The following picture summarizes all the features we discussed. Modifiers and error handlers, and where they are typically used. The rules, laws, policies, and governance conditions are coded as modifiers. You can use the modifiers as gatekeepers for the functions. If your transaction to invoke the function does not meet the condition specified at the header of the function, your transaction will be reverted. It will not be recorded onto the block chain.
Modifiers can also be used to validate rules external to the function. For example, rules described at the opening of the lesson, who has access to the function, at what time, and what condition, etc.
Once the screening conditions are satisfied, input validation can be carried out inside the function using require declaration statement. In this case, also the transaction will be reverted on failed validation. This is done before the execution of the function. There may be anomalies, flaws or malicious code that could result in unexpected outcomes and create
exceptions. These can be caught, usually at the end of the function, or sometimes within the function using assert declarative statement, and the entire transaction including the function execution and the state change will be reverted.
Here is an example of an online digital media “Bazaar”.
Input condition as specified by a modifier is atLeast5Sellers. This enforces the condition that there should be atLeast5Sellers with their products before a buyer initiates a buy message through a transaction.
This is a global condition for all buyers. Therefore, it is appropriate to install it using a modifier declarative statement.

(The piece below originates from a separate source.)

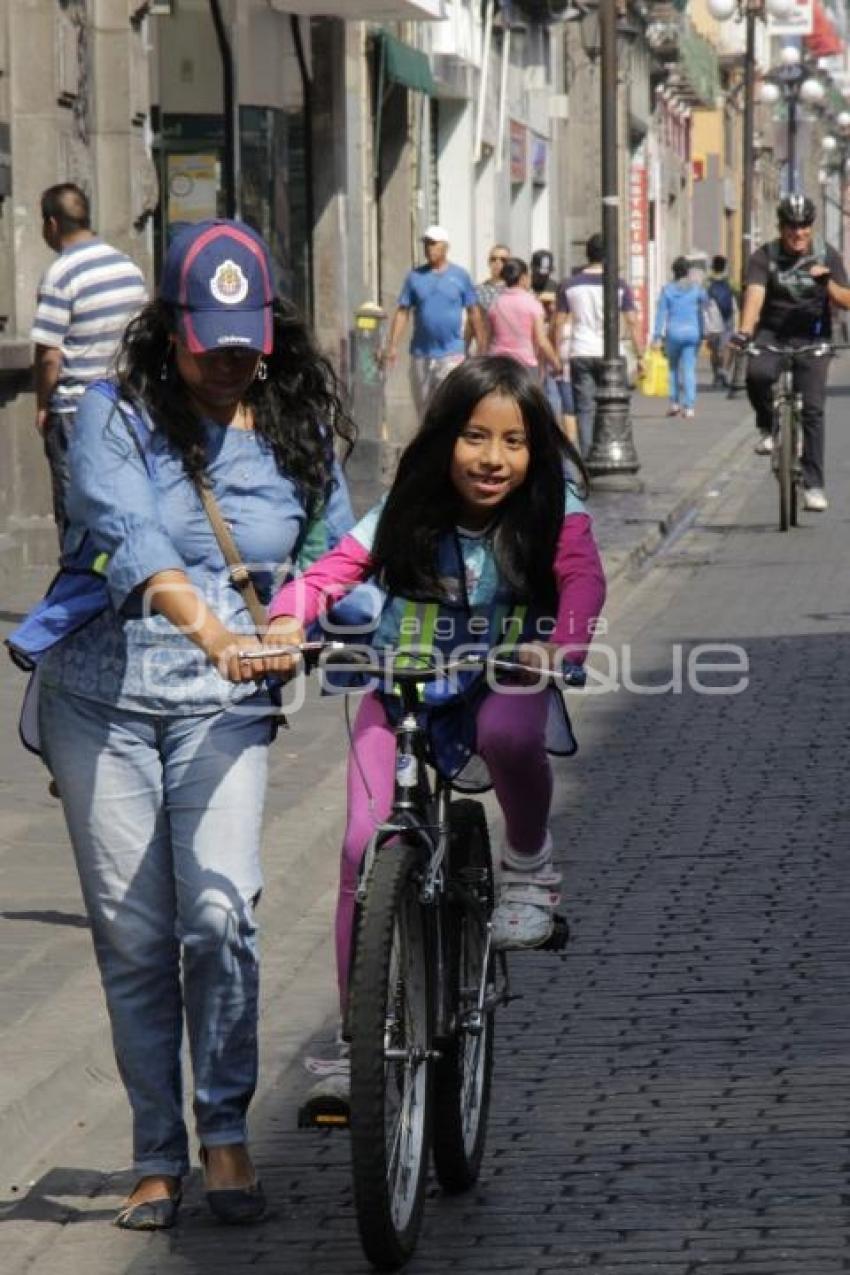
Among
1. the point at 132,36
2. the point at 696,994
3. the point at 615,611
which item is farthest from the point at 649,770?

Once there are enough sellers, a buyer can buy. Inside the function, we verify if the buyer has sufficient funds to buy the specific item requested. If not, the transaction is reverted. Once the verification is satisfied, money is transferred to the seller, and item is transferred to the buyer.

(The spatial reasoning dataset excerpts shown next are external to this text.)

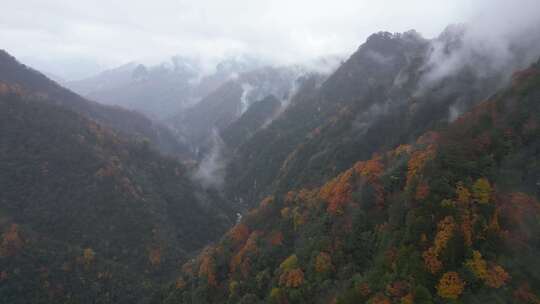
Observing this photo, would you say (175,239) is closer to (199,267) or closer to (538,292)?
(199,267)

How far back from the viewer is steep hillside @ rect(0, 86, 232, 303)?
449 ft

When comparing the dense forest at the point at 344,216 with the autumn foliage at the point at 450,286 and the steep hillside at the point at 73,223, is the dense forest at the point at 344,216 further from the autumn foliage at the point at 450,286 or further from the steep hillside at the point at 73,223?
the steep hillside at the point at 73,223

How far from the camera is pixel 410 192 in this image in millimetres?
79375

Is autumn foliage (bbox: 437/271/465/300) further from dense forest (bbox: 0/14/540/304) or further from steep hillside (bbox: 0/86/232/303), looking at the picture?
steep hillside (bbox: 0/86/232/303)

We have a simple assert declaration at the end that the bought item should have been transferred. After all, it’s a digital item. This point is reached only if the item has not been transferred or could not be transferred due to exceptional circumstances. This was a simplified example of concepts learned in this lesson.
In summary, function modifiers along with state reverting functions of revert, require, and assert, collectively support and lend a robust error handling-approach for a Smart Contract.
These declarative features can be used to perform formal verification and static analysis of a Smart Contract to make sure it implements the intent of its creator.